OLVÍDA ESOS HORRIBLES PANTS

Parecería mentira, pero si tu “uniforme” son unos pants grisáceos, dignos de un homeless, algo es seguro, no vas a llegar ni a la esquina. Al visualizarte en tales fachas, lo primero que pasará por tu mente es sustituir los 60 minutos de ejercicio por una hora más de sueño. Elige ropa y calzado que te gusten, en colores alegres, con una buena dosis de diseño y, si es posible, tecnología que te brinde mayor confort. Se trata de una acción positiva que el cerebro asimila para generar una mejor disposición.

CAFEÍNA, FRUTA, ALMENDRAS

Si entrenas por la mañana, toma una taza de café una hora antes. Kaiser indica que, con moderación, la cafeína ayuda a aumentar el rendimiento sin perjudicar tu salud. Además, te estimulará  y reducirá el dolor muscular. Si vas al gimnasio  por la tarde, es probable que tengas hambre y ésta se convierta en una excusa. Por ello, Kaiser sugiere que, para tener energía, comas algo 30 minutos antes, ya sea un plátano, una manzana verde, 12 almendras o una barrita energética sin azúcar.
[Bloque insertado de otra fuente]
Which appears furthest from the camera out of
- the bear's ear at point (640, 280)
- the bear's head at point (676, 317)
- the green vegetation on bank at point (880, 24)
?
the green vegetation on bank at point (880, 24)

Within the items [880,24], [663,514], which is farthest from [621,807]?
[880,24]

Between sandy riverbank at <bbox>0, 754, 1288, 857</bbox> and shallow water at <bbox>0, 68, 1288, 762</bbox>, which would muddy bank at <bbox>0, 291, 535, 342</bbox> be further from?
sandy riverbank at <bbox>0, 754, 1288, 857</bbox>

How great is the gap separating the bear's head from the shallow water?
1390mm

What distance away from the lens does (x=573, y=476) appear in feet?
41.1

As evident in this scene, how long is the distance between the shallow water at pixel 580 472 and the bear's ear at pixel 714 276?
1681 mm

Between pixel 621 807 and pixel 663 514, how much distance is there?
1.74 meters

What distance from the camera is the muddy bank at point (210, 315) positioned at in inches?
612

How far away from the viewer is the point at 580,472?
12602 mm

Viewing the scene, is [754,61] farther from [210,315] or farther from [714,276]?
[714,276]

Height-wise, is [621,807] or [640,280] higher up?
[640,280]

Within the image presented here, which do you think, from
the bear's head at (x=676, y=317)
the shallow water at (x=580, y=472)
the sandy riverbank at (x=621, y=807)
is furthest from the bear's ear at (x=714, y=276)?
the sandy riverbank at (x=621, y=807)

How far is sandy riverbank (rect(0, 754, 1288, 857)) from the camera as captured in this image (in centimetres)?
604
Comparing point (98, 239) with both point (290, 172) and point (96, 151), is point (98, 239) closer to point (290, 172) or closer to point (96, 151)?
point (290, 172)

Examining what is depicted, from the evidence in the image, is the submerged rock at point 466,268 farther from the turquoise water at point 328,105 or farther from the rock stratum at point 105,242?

HEY MR. DJ, PUT  A  RECORD ON

La música ayuda, y mucho. Escuchar canciones, mezclas y ritmos que te motiven debe ser una estrategia a implementar antes y durante las sesiones de ejercicio. ¿Por qué? La música libera dopamina en el cerebro, como también lo hacen la comida, el sexo y las drogas, todos ellos estímulos que dependen de un circuito cerebral subcortical en el sistema límbico, es decir, aquel formado por estructuras que gestionan respuestas fisiológicas ante estímulos emocionales; particularmente, el núcleo caudado y el núcleo accumbens y sus conexiones con el área pre-frontal. Los estudios que muestran activación ante los estímulos mencionados revelan un importante solapamiento entre las áreas, lo que sugiere que todos activan un sistema en común. O sea que cuando dices que la música “te da para arriba” no es una ilusión, es un hecho. No cabe duda: una buena playlist incentiva y combate la desgana.

CONSIGUE UN CÓMPLICE

Convence, persuade, compromete, orilla o, si es necesario, chantajea a alguien para que te acompañe al gimnasio. No falla. Quedar con alguien para entrenar suele ser una medida infalible para no claudicar, pues cuando tienes un compromiso con otra persona es menos probable que te saltes el entrenamiento y la dejes plantada. Además, la buena compañía nunca está de más y puede significar un aliciente, un estímulo y una forma de asentar metas comunes.